**ASSIGNED TASK A:** From the news article below about the ACLU ad, reproduce word for word the passage that opens with "The ACLU ad specifically" and ends with "in an interview.".
**ASSIGNED TASK B:** According to the article below on the ACLU's outreach to Amazon workers, how much did the group spend on the full-page newspaper ad?

**EXCERPT PROVIDED:**
+++
Following NYT Story, ACLU Reaches Out to Amazon Workers

SEATTLE (The Seattle Times/TNS) —

Seizing on the recent New York Times investigation into Amazon’s sometimes-bruising work culture, the American Civil Liberties Union took out a full-page ad in Friday’s Seattle Times soliciting employees who think they’ve been illegally singled out.

The ACLU ad specifically encourages Amazon employees “who believe they were unlawfully penalized because of their decision to have children, or because they were caring for a sick relative or recovering from an illness of their own.” The New York Times article cited instances of workers who felt their career paths stalled as they attended to family matters.

“If there’s smoke, maybe there’s fire,” ACLU executive director Anthony Romero said in an interview.

That’s why the group paid $20,000 for the ad, and another $10,000 for online advertising on tech-news websites.

“Amazon plays an outsized role in the American economy and the American workplace,” Romero said.

Amazon declined to comment on the ACLU ad. Instead, a company spokesman pointed to an email that Amazon Chief Executive Jeff Bezos sent to employees last Sunday responding to The New York Times article. In that email, Bezos said he didn’t recognize the “soulless, dystopian workplace” depicted in the article, and encouraged employees to report unfair treatment to human resources or directly to him.
+++
**DATA FOR REVIEW:**
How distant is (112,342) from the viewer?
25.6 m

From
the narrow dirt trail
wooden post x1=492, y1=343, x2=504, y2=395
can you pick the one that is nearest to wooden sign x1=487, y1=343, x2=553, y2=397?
+++
**ANSWER BOX A:**
The ACLU ad specifically encourages Amazon employees “who believe they were unlawfully penalized because of their decision to have children, or because they were caring for a sick relative or recovering from an illness of their own.” The New York Times article cited instances of workers who felt their career paths stalled as they attended to family matters.

“If there’s smoke, maybe there’s fire,” ACLU executive director Anthony Romero said in an interview.

**ANSWER BOX B:** $20,000